Machine Monoline, premier modèle

La Monoline fut présentée à l’Exposition de Colomb (« Columbian Exhibition », Chicago, 1893), où elle obtint un diplôme d’honneur. Trente ans plus tard, plusieurs centaines de ces machines étaient en usage, principalement en Allemagne, où elles étaient construites (par la Monoline Maschinenfabrik1), en Suisse, aux Pays-Bas et même à Beyrouth. Le fait que la Monoline ne composait pas l’italique la destinait particulièrement aux pays germanophones, où l’on interlettre les caractères romains pour les termes qui dans d’autres pays seraient composés en italiques.

Composeuse Monoline

Malgré un certain succès, la Monoline ne résista pas à la concurrence de ses grandes sœurs, Linotypes et Intertypes (ainsi que la Typograph, de J.R. Rogers, également construite à Berlin).
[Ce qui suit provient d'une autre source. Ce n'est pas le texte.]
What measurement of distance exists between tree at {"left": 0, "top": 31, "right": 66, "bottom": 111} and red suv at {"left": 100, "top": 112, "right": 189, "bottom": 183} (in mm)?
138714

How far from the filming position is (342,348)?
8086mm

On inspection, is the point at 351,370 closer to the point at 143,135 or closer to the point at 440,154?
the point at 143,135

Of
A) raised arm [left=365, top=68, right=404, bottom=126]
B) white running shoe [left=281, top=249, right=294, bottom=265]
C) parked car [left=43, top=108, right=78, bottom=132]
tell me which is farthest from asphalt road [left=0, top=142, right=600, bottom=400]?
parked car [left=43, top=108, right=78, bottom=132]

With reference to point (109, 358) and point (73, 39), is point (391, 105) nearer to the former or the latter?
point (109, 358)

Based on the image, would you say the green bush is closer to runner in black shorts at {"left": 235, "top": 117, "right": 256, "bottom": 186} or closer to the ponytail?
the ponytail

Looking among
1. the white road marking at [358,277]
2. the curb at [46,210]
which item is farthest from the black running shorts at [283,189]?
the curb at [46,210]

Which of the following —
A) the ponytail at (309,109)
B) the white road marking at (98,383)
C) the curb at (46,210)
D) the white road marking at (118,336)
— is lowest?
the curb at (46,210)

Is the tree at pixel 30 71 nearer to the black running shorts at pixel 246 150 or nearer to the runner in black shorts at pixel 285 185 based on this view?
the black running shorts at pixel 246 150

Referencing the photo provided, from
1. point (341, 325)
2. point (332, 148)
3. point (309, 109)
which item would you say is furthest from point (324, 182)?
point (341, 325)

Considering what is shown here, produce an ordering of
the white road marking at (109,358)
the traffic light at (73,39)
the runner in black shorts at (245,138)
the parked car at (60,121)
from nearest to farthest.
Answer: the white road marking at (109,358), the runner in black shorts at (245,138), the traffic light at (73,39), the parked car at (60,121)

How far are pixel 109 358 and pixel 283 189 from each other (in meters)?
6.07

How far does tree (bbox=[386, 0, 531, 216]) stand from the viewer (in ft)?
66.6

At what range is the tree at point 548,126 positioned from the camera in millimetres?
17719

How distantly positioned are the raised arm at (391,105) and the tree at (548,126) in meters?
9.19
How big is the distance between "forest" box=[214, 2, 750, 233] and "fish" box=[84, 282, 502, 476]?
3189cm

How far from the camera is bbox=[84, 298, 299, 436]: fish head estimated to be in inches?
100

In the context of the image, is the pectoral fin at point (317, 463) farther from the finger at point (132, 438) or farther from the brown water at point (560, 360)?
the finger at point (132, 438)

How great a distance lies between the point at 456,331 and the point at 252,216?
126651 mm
Le principal souci de Scudder fut de simplifier la Linotype. Il en vint à grouper les matrices par 12 (un peu comme sur la « machine à bandes », ancêtre de la Linotype) sur des tiges où sont regroupées les lettres de même chasse. Ainsi les lettres q, v, p, u, d, h, n, o, a, g, b, k sont-elles réunies sur une même « barre-matrice ». Il y a 8 sortes de barres-matrices différentes, et chaque compartiment du magasin en contient de 50 à 100. Le clavier comprend donc 96 (8 x 12) touches. En appuyant sur l’une d’elles, on fait glisser  une barre-matrice, et en même temps on pousse une tige d’arrêt qui sélectionne, parmi les 12, le caractère voulu. Les espaces, classiques, sont du type à coins coulissants. La fonte est similaire à celle de la Linotype. Les matrices sont reprises par un rail descendant qui se glisse sous leurs crochets, et alignées par le bas. Comme les 8 sortes de matrices ont chacune une hauteur différente, il est très simple de les faire glisser sur 8 tringles superposées, qui vont les reconduire dans leurs compartiments respectifs. Une neuvième tige récupère les espaces-bandes.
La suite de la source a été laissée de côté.